Tuesday, September 05, 2006

More on splogs, RSS feeds and Web2.0

I learnt a new word last weekend and discovered that some people on the Net believe I am a criminal.

As you may have seen in a recent post on this Blog, I was asked by another Blogger why their material was all over a web site I run, GrantAvenue.co.za. The Blog was headlined, as I remember, “Copyright or Copycat.” I was accused of copying material into my website and passing it off as my own work. If they’d known that their material was also available on a number of other sites and that I was using a more complex duplication system than “cut and paste”, perhaps the polite email I received would have been slightly more acrid.

But it’s all better now. Mushypeasontoast.blogspot.com (an award winning Blog, I hasten to add) and I have exchanged emails and I’m pleased to say I’ve been invited to parse the peas RSS feed into the database again.

The word I learnt was splog. When I looked at the mushypeasontoast Blog, I saw that a number of anonymous posters had taken it upon themselves to find me guilty of that most heinous of Internet crimes: stealing intellectual property in order to waste people’s time and make money. I followed a link to a Blog that swore undying hatred and an unremitting search for extreme vengeance on anyone who copied their material, unless the author got paid.

SHOCK, HORROR, PROBE!! I was, apparently a “splogger.”

I knew the juxtaposition of s(pam) and (b)log couldn’t be good, but I had to look the word up to see what it was I was doing wrong.
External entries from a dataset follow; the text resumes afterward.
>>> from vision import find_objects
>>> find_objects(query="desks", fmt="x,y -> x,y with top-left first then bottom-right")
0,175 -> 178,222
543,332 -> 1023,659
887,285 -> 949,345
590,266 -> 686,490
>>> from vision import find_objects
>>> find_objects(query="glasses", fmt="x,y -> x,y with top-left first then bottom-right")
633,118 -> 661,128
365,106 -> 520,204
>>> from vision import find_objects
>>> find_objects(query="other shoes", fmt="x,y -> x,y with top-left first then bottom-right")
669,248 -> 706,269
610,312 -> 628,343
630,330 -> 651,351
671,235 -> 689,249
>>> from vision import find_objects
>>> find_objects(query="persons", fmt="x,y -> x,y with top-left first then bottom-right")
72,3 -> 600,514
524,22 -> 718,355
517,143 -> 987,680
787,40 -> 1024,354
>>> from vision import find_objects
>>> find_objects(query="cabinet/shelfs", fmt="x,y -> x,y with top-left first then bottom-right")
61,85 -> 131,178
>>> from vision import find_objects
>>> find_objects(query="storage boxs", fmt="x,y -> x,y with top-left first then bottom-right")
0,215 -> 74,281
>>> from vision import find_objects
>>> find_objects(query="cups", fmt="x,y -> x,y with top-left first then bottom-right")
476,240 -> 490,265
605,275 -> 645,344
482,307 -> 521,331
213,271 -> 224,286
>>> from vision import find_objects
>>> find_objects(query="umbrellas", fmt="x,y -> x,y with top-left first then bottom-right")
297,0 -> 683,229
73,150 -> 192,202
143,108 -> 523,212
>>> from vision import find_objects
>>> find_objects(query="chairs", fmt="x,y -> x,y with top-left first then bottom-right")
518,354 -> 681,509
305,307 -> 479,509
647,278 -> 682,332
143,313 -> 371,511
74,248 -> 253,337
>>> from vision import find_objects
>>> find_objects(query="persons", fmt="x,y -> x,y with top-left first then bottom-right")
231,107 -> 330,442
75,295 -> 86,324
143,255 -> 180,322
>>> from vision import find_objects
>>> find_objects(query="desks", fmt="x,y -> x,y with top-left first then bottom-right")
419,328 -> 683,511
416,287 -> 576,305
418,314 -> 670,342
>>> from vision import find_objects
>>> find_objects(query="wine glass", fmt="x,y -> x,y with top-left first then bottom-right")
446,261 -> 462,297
Here’s the current Wikipedia definition of a splog


“Spam Blogs, sometimes referred to by the neologism splogs or Blam!, are weblog
sites which the author uses only for promoting affiliated websites. The purpose
is to increase the PageRank of the affiliated sites, get ad impressions from
visitors, and/or use the Blog as a link outlet to get new sites indexed. Spam
Blogs are a type of scraper site, where content is often nonsense or text stolen
from other websites. These Blogs contain an unusually high number of links to
sites associated with the splog creator which are often disreputable or
otherwise useless websites.”

Now in case you’ve never seen GrantAvenue.co.za, its about thirty pages; about five relate to the actual Grant Avenue, in Norwood, Johannesburg and the rest are simply pages of recent news (and Blog) articles, directly linked to the original source.

So as far as I could see I was I was good on the major identification pointer for this new animal, a splog. Nearly all links in the grantave.co.za system are directly to the actual news sources. In fact currently there are over 250,000 links to external websites, one for every article, completely unrelated to GrantAvenue.co.za itself. I think there are two links to external websites that I have built.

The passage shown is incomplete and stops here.